> **Material for this exercise**
-- -- --

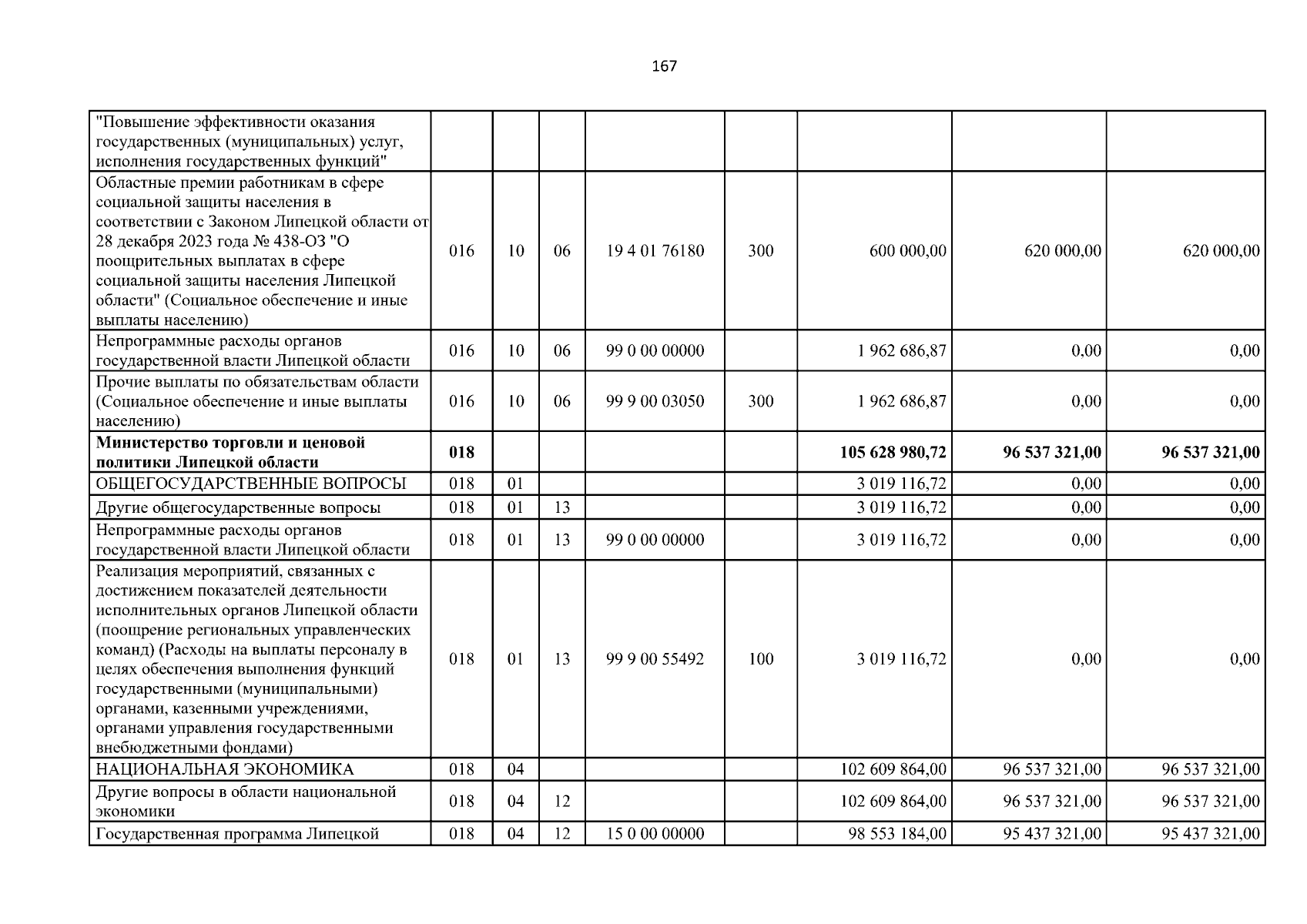 167

| "Повышение эффективности оказания государственных (муниципальных) услуг, исполнения государственных функций" | | | | | | | | |
|---|---|---|---|---|---|---|---|---|
| Областные премии работникам в сфере социальной защиты населения в соответствии с Законом Липецкой области от 28 декабря 2023 года № 438-ОЗ "О поощрительных выплатах в сфере социальной защиты населения Липецкой области" (Социальное обеспечение и иные выплаты населению) | 016 | 10 | 06 | 19 4 01 76180 | 300 | 600 000,00 | 620 000,00 | 620 000,00 |
| Непрограммные расходы органов государственной власти Липецкой области | 016 | 10 | 06 | 99 0 00 00000 | | 1 962 686,87 | 0,00 | 0,00 |
| Прочие выплаты по обязательствам области (Социальное обеспечение и иные выплаты населению) | 016 | 10 | 06 | 99 9 00 03050 | 300 | 1 962 686,87 | 0,00 | 0,00 |
| Министерство торговли и ценовой политики Липецкой области | 018 | | | | | 105 628 980,72 | 96 537 321,00 | 96 537 321,00 |
| ОБЩЕГОСУДАРСТВЕННЫЕ ВОПРОСЫ | 018 | 01 | | | | 3 019 116,72 | 0,00 | 0,00 |
| Другие общегосударственные вопросы | 018 | 01 | 13 | | | 3 019 116,72 | 0,00 | 0,00 |
| Непрограммные расходы органов государственной власти Липецкой области | 018 | 01 | 13 | 99 0 00 00000 | | 3 019 116,72 | 0,00 | 0,00 |
| Реализация мероприятий, связанных с достижением показателей деятельности исполнительных органов Липецкой области (поощрение региональных управленческих команд) (Расходы на выплаты персоналу в целях обеспечения выполнения функций государственными (муниципальными) органами, казенными учреждениями, органами управления государственными внебюджетными фондами) | 018 | 01 | 13 | 99 9 00 55492 | 100 | 3 019 116,72 | 0,00 | 0,00 |
| НАЦИОНАЛЬНАЯ ЭКОНОМИКА | 018 | 04 | | | | 102 609 864,00 | 96 537 321,00 | 96 537 321,00 |
| Другие вопросы в области национальной экономики | 018 | 04 | 12 | | | 102 609 864,00 | 96 537 321,00 | 96 537 321,00 |
| Государственная программа Липецкой | 018 | 04 | 12 | 15 0 00 00000 | | 98 553 184,00 | 95 437 321,00 | 95 437 321,00 |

-- -- --

> **Your task**
Retype the entire listing exactly as it appears, dropping only the pictures.

> **Worked solution**
 167

| "Повышение эффективности оказания государственных (муниципальных) услуг, исполнения государственных функций" | | | | | | | | |
|---|---|---|---|---|---|---|---|---|
| Областные премии работникам в сфере социальной защиты населения в соответствии с Законом Липецкой области от 28 декабря 2023 года № 438-ОЗ "О поощрительных выплатах в сфере социальной защиты населения Липецкой области" (Социальное обеспечение и иные выплаты населению) | 016 | 10 | 06 | 19 4 01 76180 | 300 | 600 000,00 | 620 000,00 | 620 000,00 |
| Непрограммные расходы органов государственной власти Липецкой области | 016 | 10 | 06 | 99 0 00 00000 | | 1 962 686,87 | 0,00 | 0,00 |
| Прочие выплаты по обязательствам области (Социальное обеспечение и иные выплаты населению) | 016 | 10 | 06 | 99 9 00 03050 | 300 | 1 962 686,87 | 0,00 | 0,00 |
| Министерство торговли и ценовой политики Липецкой области | 018 | | | | | 105 628 980,72 | 96 537 321,00 | 96 537 321,00 |
| ОБЩЕГОСУДАРСТВЕННЫЕ ВОПРОСЫ | 018 | 01 | | | | 3 019 116,72 | 0,00 | 0,00 |
| Другие общегосударственные вопросы | 018 | 01 | 13 | | | 3 019 116,72 | 0,00 | 0,00 |
| Непрограммные расходы органов государственной власти Липецкой области | 018 | 01 | 13 | 99 0 00 00000 | | 3 019 116,72 | 0,00 | 0,00 |
| Реализация мероприятий, связанных с достижением показателей деятельности исполнительных органов Липецкой области (поощрение региональных управленческих команд) (Расходы на выплаты персоналу в целях обеспечения выполнения функций государственными (муниципальными) органами, казенными учреждениями, органами управления государственными внебюджетными фондами) | 018 | 01 | 13 | 99 9 00 55492 | 100 | 3 019 116,72 | 0,00 | 0,00 |
| НАЦИОНАЛЬНАЯ ЭКОНОМИКА | 018 | 04 | | | | 102 609 864,00 | 96 537 321,00 | 96 537 321,00 |
| Другие вопросы в области национальной экономики | 018 | 04 | 12 | | | 102 609 864,00 | 96 537 321,00 | 96 537 321,00 |
| Государственная программа Липецкой | 018 | 04 | 12 | 15 0 00 00000 | | 98 553 184,00 | 95 437 321,00 | 95 437 321,00 |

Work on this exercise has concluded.